My job as a software engineer the past five years has been as an individual contributor. But, it has dramatically changed with AI. I am still technically an individual contributor, but I feel like I did at that post-college job where I’m wedged into a “manager” position – I now am the manager of Claude. I’m losing the satisfaction I used to get when making features, finding bugs across large domains.
And even when I do catch something that the AI doesn’t, it doesn’t matter to me. I can’t help but feel like the AI didn’t catch it because of a fluke. Because the models aren’t that advanced, but they will be eventually. If you would tell me right now that ChatGPT 5.4 is the most advanced AI will ever get, I would feel an immense wave of relief and comfort in my current role, because yeah, currently I don’t think AI replaces the full skill set of a software engineer. Everyone on my team has figured that out too. It’s insanely impressive, but it can’t quite do the super tricky problems yet.
But in my mind, it’s only a matter of time. I didn’t even think AI would be coding for me this early on in my career, there’s no way I’m ready for what’s going to come. There’s no way anyone is. That’s the scary part. I don’t like doing things for no reason. When a project gets cancelled at Microsoft and we still have to roll it out for telemetry temporarily (this is happening right now), this feels kind of awful, and I’ve told management this. Whether the feature building is valid or not is not really in my knowledge reserve, that’s up to people that know more about product than myself. But as an engineer who makes stuff that’s going to have the stuff get ripped apart in a month, yeah it feels pointless obviously.
And, it feels like all the work I do now “myself” outside the skill set of the AI will be replaced in just a few months, weeks, or even days.
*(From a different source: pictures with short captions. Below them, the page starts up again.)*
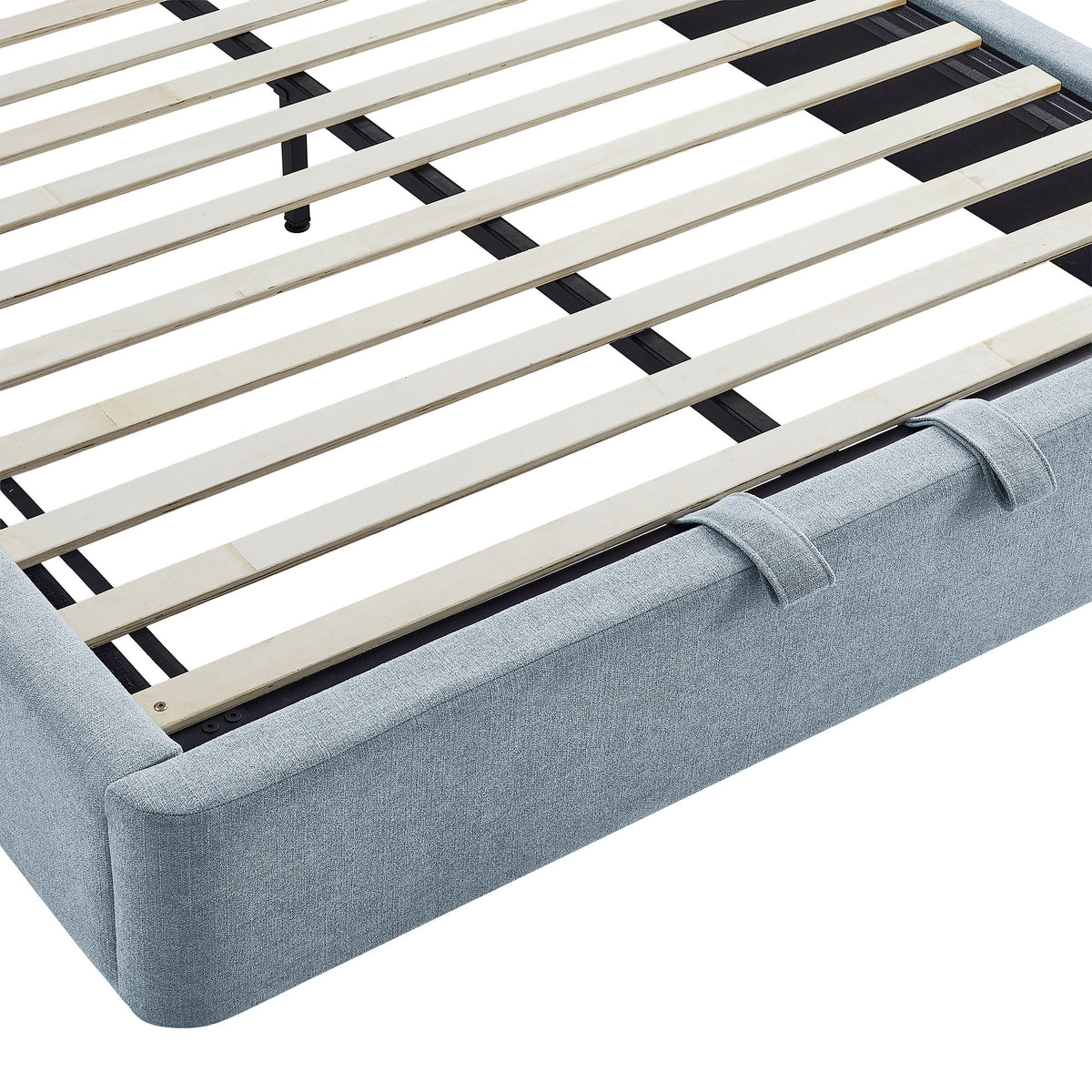 Keynote King Fabric Upholstered Storage Platform Bed Frame - Sky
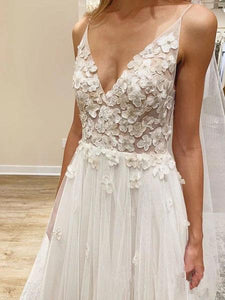 Elegant A line Spaghetti Straps V Neck Tulle Wedding Dresses, Wedding SRS20411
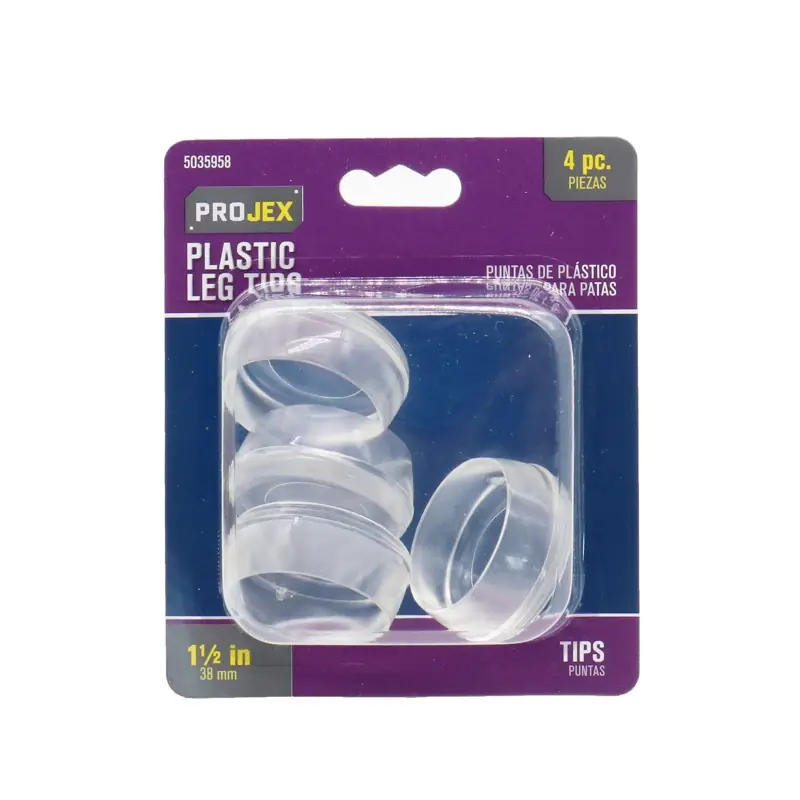 Projex Thermoplastic Ethylene Leg Tip Clear Round 1-1/2 In. W 4 Pk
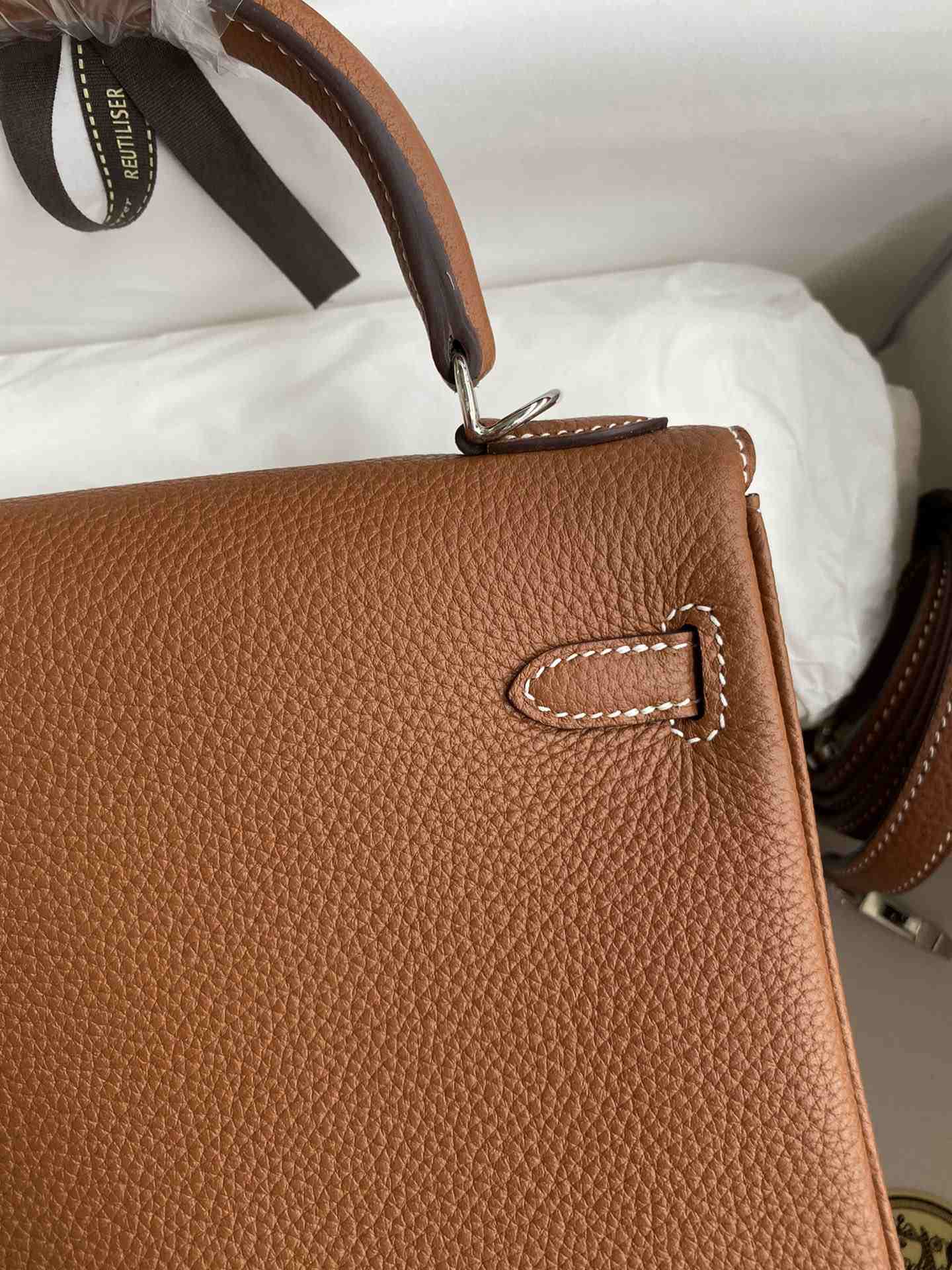 HERMES Kelly 25 Gold Togo Silver-tone Hardware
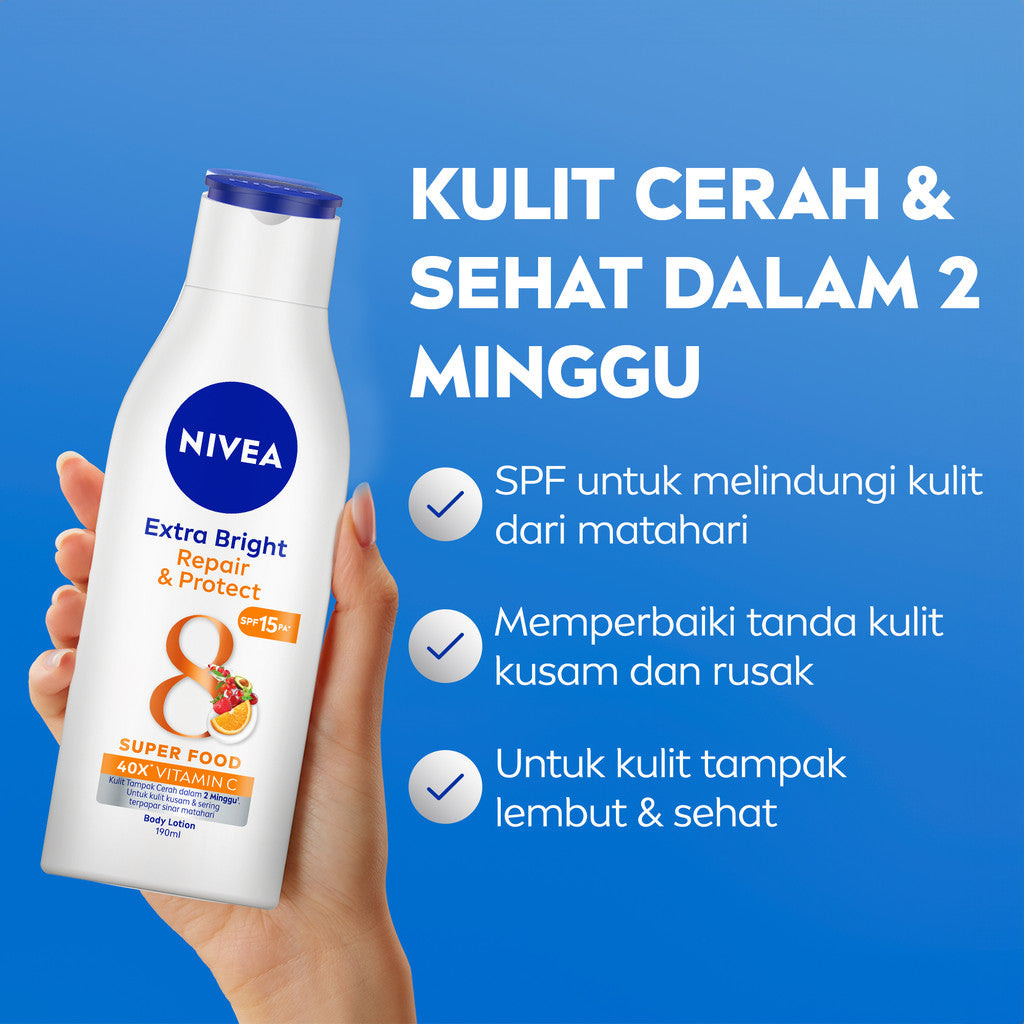 (PAKET HEMAT ISI 3) NIVEA Body Lotion Extra Bright Repair & Protect SPF15 190ml - Hand body lotion moisturizer mencerahkan kulit kusam rusak badan glowing brightening tone up melembabkan kering SPF UV sunscreen - 40x Vitamin C, Grapeseed oil, 8 Super food
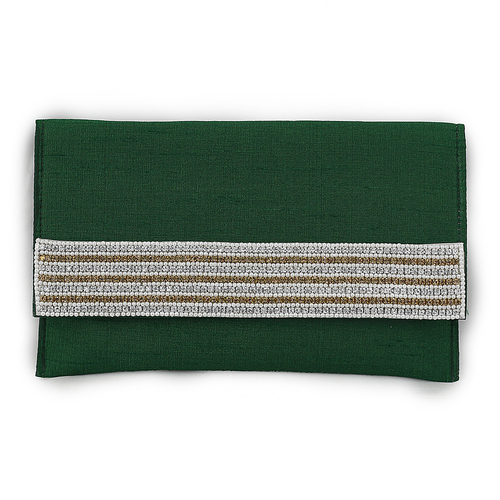 Handmade Designer Green Fabric Clutch, Magnetic Closure, Zip Compartment, Elegant Party Style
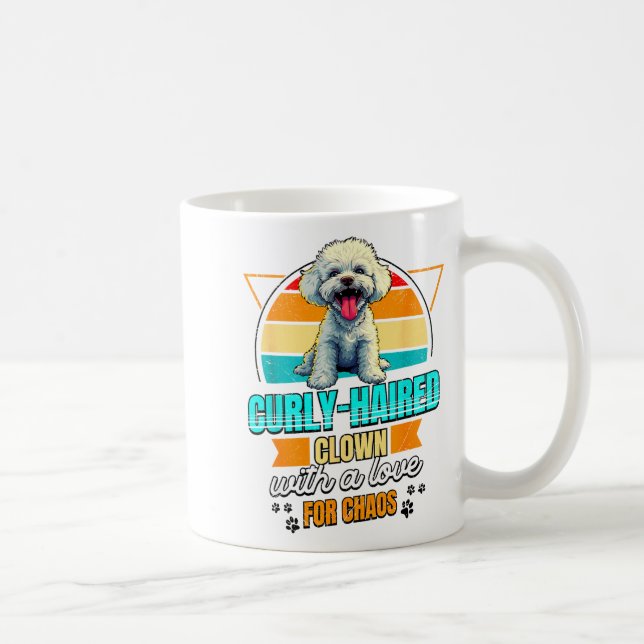 Caneca De Café Bichon Frise Lover Funny Bichon Frise Retro  (Direita)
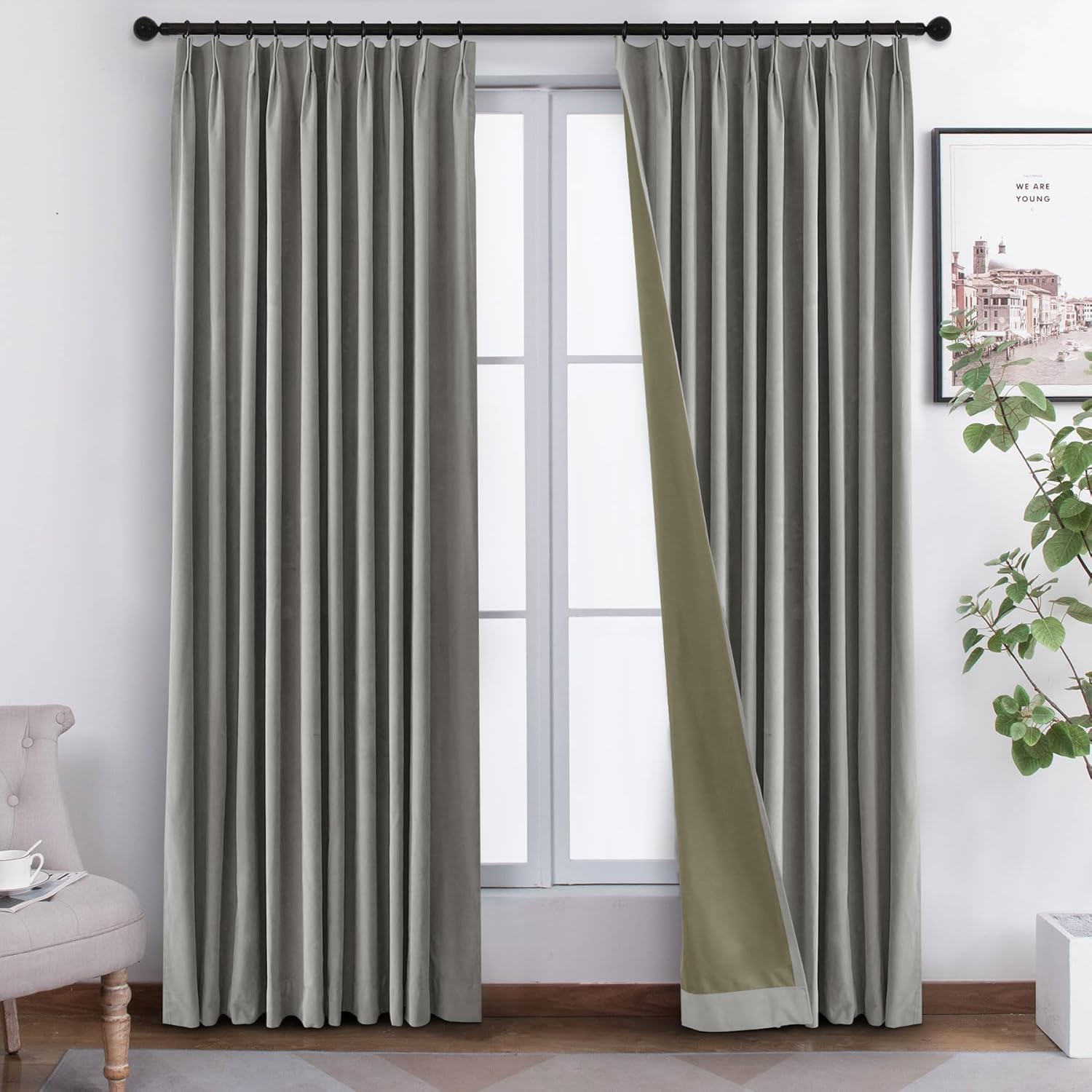 Macochico Full Blackout Velvet Curtains Full Light Blocking Drapes for Bedroom Living Room Nursery Pinch Pleated Thermal Window Treatments with Tieback Grey 84”Wx96”L 1 Panel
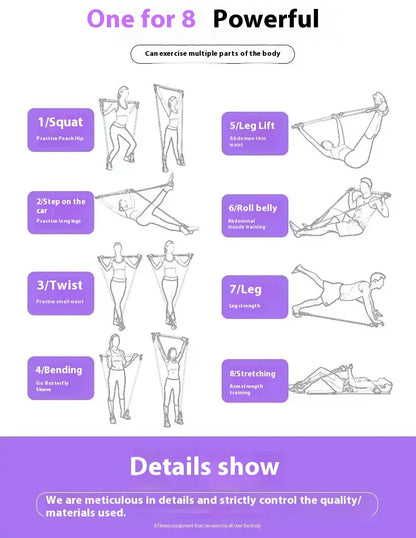 Drążek Pilates z gumami oporowymi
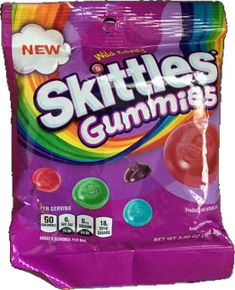 skittles gummy candy bag on white background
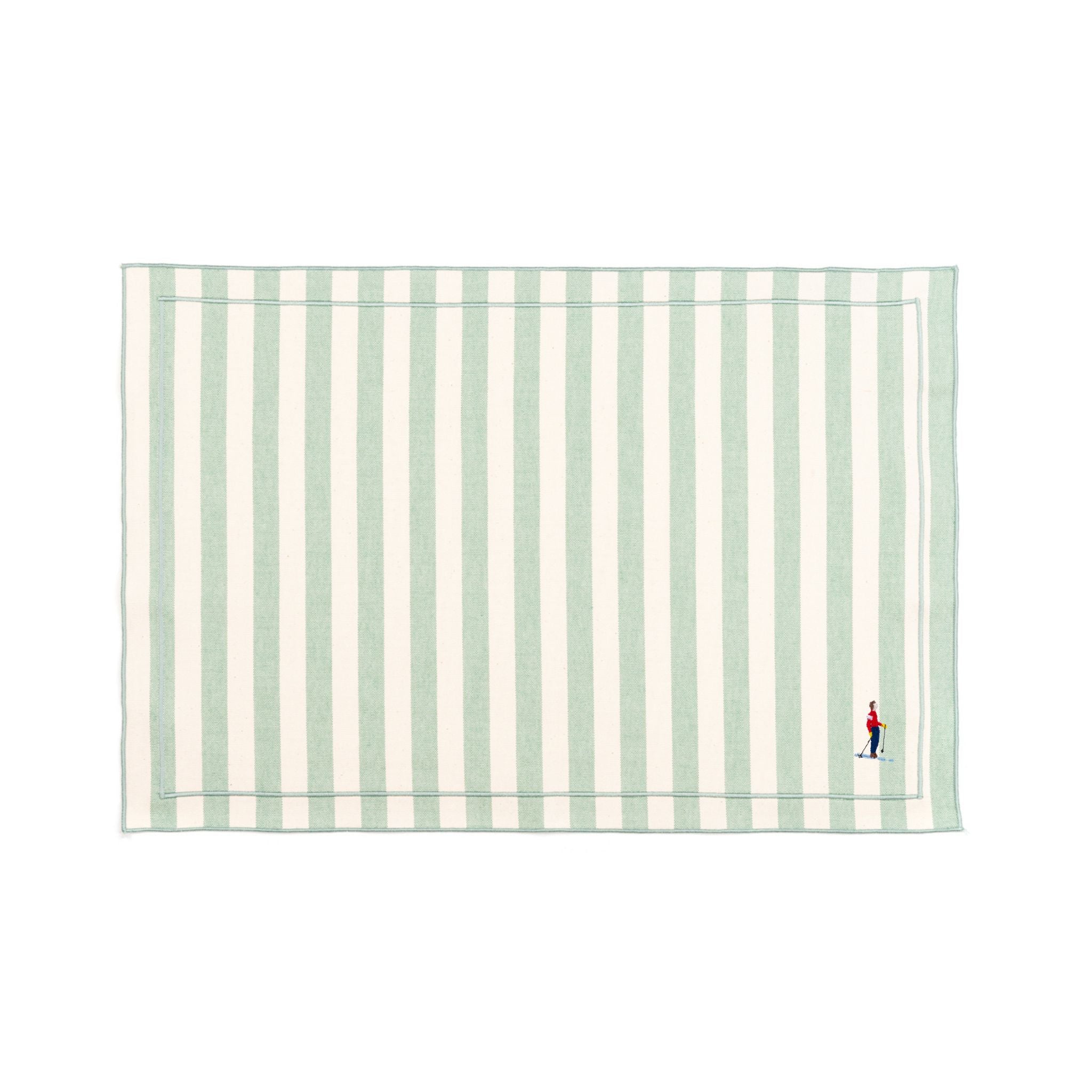 Barra cotton table linen with embroidered retro sports motifs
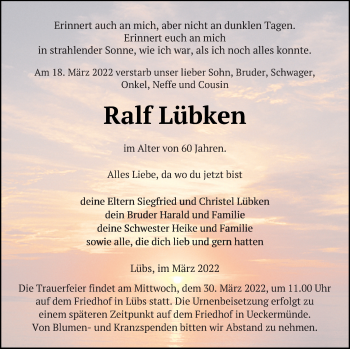 Traueranzeige von Ralf Lübken von Haff-Zeitung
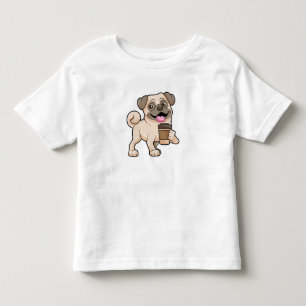 Pug with Coffee to go Toddler T-Shirt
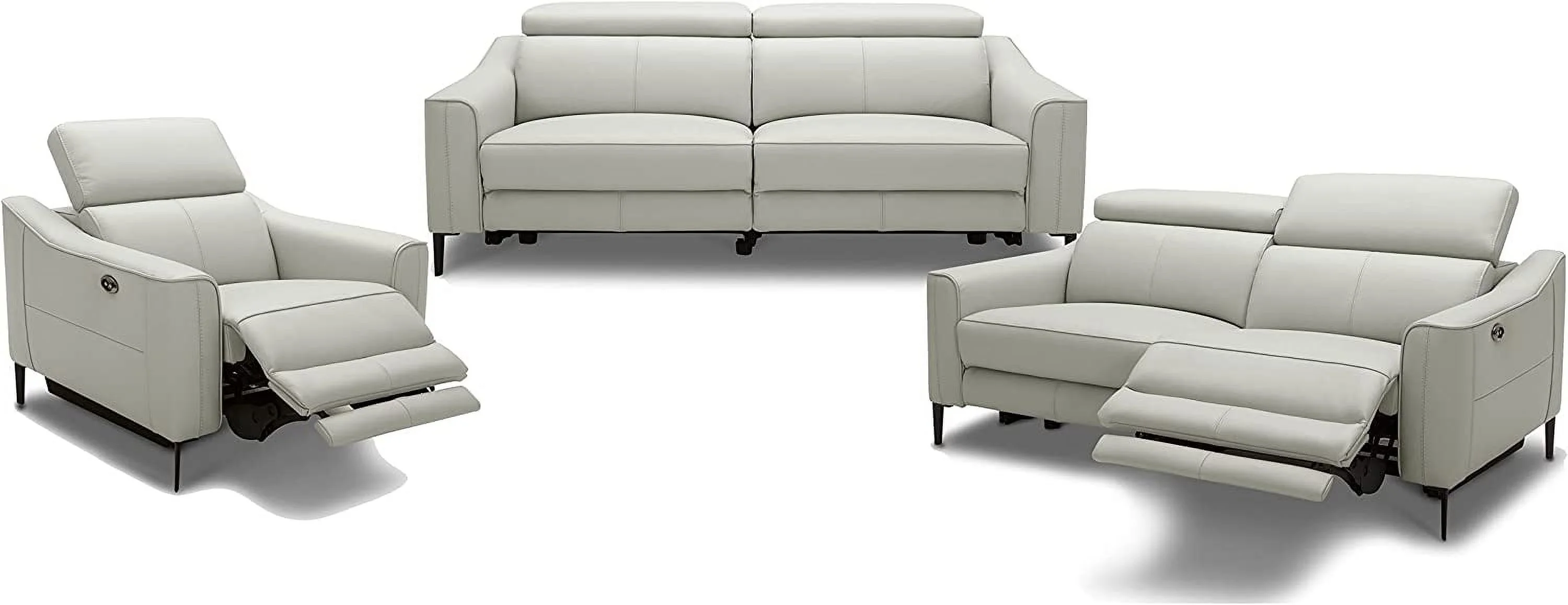 Divani Casa Eden Modern Metal and Leather Upholstered Sofa in Gray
So to me, it feels pointless to feel pride in my work, because it won’t be mine for much longer. It will be up to Claude someday, I won’t even have a say in the stuff I do now. This is a very “pessimistic” outlook on the AI race I guess, but I just know that there are so many insane people developing at a velocity so inconceivably high because they’re now equipped with AI super-cannons – unless 100% of them fail, it’s not looking good I think.
Again though – there’s still merit in being a software engineer, for now. I can’t just lay back in my chair and watch AI do everything for me with perfect accuracy. Trust me, I’ve tried, and failed miserably. My team pretty much agrees on this despite using Claude Code as their main driver, and I respect my coworkers a ton – all super smart people.
I’m not sure how I’m going to regain focus without locking in anymore. But somehow, someway, I think we’ll figure it out. Might just take some time.